Dont get me wrong, I get that its difficult but I have a toddler and we made a conscious decision when she was born, to ban all screen time. My child is 3 and has never watched tv. They have seen tv in other people's houses and a previous nursery it turned out was giving screen time (we withdrew from the nursery as a result) and we have tv in our house so my child is aware of a screen and knows what it does i guess - but our tv is never on when she is awake. She never asks for tv because its never on and it doesnt feature in her life. My husband travels a lot with his work so sometimes I need to cook or do things that are not playing with my toddler and she has a pretty good attention span for playing with toys or entertaining herself, she also has a tower she can stand in to take her to kitchen counter height, so depending what im making, she might help out. My daughter has a noticeably better vocabulary than any other child her age who we come into contact with. This is commented on regularly and she is also very content, she can sit well at tables in restaurants and whilst some people offer children an ipad/tablet, we simply dont have reason to, she is able to sit and be bored. She has also always been a very good sleeper. My child is 3 so will these behaviours make any difference in 10 or 20 years - I will never know because this is how iv chosen to parent, i cant redo it another way to compare. Perhaps even my child would always have had these skills even if id let her watch some tv each evening. But i do fundamentally believe that cartoons now are designed to be addictive in a way that they werent when I grew up in the 90's. I accept that at some point my child will start using screens and probably have to use them every day for the rest of her life. At the very least, I hope i have helped her eyes for these few years and iv got to spend quality time engaging with her that I could have easily lost by plonking her infront of the tv.

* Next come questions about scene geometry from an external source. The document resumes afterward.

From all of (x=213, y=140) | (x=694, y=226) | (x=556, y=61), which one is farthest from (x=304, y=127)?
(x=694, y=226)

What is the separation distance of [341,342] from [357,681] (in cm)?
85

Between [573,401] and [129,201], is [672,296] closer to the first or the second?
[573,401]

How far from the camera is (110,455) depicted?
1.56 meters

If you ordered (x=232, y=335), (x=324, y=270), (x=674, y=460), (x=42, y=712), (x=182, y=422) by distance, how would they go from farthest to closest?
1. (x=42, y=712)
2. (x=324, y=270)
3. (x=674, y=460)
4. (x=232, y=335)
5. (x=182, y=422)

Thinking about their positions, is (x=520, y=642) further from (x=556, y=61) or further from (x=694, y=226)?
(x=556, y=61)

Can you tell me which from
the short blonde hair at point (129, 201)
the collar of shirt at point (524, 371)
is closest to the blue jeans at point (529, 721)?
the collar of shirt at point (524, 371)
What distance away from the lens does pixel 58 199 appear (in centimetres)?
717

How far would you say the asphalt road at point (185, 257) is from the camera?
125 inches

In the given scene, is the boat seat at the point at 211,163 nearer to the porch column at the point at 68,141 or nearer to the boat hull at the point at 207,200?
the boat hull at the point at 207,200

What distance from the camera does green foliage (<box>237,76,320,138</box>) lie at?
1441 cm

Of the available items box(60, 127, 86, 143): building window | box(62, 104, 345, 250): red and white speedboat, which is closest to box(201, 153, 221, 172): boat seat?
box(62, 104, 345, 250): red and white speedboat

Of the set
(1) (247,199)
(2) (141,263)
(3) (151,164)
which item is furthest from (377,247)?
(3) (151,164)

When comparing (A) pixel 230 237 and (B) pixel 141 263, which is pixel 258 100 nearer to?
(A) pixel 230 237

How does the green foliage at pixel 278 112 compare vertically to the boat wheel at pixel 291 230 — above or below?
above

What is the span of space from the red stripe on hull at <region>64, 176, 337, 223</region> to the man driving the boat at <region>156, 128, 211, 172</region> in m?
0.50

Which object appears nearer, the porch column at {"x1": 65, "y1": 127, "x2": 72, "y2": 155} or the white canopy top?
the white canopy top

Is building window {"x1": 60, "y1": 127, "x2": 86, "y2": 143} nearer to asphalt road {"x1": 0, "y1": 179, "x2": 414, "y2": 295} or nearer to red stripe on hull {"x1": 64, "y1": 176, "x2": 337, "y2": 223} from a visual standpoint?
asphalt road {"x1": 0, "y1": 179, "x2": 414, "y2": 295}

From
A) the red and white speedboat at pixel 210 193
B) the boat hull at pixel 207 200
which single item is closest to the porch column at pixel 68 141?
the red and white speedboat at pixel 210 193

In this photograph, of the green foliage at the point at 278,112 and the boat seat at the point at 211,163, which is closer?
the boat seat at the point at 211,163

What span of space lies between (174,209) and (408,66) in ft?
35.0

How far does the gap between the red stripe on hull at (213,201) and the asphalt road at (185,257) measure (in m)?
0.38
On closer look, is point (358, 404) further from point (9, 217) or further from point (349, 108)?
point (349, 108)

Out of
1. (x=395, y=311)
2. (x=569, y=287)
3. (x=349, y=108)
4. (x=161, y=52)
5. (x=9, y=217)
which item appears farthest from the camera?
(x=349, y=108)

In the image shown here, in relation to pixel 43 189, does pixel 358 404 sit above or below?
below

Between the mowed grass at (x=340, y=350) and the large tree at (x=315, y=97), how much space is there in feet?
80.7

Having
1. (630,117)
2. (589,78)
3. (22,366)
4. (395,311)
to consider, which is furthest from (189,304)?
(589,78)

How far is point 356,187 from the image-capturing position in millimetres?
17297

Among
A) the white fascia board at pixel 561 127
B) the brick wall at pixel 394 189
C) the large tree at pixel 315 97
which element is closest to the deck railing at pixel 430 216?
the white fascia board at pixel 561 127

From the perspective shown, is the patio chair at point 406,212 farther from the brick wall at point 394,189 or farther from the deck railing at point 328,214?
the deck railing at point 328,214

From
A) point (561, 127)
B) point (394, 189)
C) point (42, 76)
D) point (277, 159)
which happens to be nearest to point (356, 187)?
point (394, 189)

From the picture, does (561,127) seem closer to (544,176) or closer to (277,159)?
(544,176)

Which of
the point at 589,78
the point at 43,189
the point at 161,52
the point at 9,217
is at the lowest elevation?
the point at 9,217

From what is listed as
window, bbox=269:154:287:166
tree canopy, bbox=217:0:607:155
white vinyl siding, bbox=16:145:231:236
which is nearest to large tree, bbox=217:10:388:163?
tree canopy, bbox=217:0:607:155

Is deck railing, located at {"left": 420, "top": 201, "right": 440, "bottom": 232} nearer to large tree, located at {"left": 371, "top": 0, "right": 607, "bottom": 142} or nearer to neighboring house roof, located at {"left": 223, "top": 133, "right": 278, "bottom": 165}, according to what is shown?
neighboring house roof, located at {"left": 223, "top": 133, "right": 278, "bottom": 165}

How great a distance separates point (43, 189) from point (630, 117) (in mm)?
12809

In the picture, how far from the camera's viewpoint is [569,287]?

Lmnop22 · 22/01/2026 16:18

DeftGoldHedgehog · 22/01/2026 16:07

Umm, you make it sound like Victorian England. Screens - personal ones anyway, are very recent, last 15 years. Mine had basic tablets with just a few games on and CBBC when they were about 8 or so, and DD2 is 16 so that was 2018. It wasn't a thing before the 2010s. And I never had to limit screen time as they naturally wanted to do physical play as well.

Edited

Well no, but I was thinking by screens we also meant tvs rather than just iPads and YouTube and X boxes so we are talking about 50 years ago…!

Boycotting · 22/01/2026 16:18

ArseInTheCoOpWindow · 22/01/2026 13:33

We have 3 adult dc. 3 spent ages online gaming. All in great jobs, lovely wives, girlfriends, children.

It’s like Luddism. I totally agree with you.

If you have adult kids like I do (yours sound a bit older), they were not given access to tablets and phones from toddlerhood and probably saw no social media till teens. It’s a different kind of exposure now I think.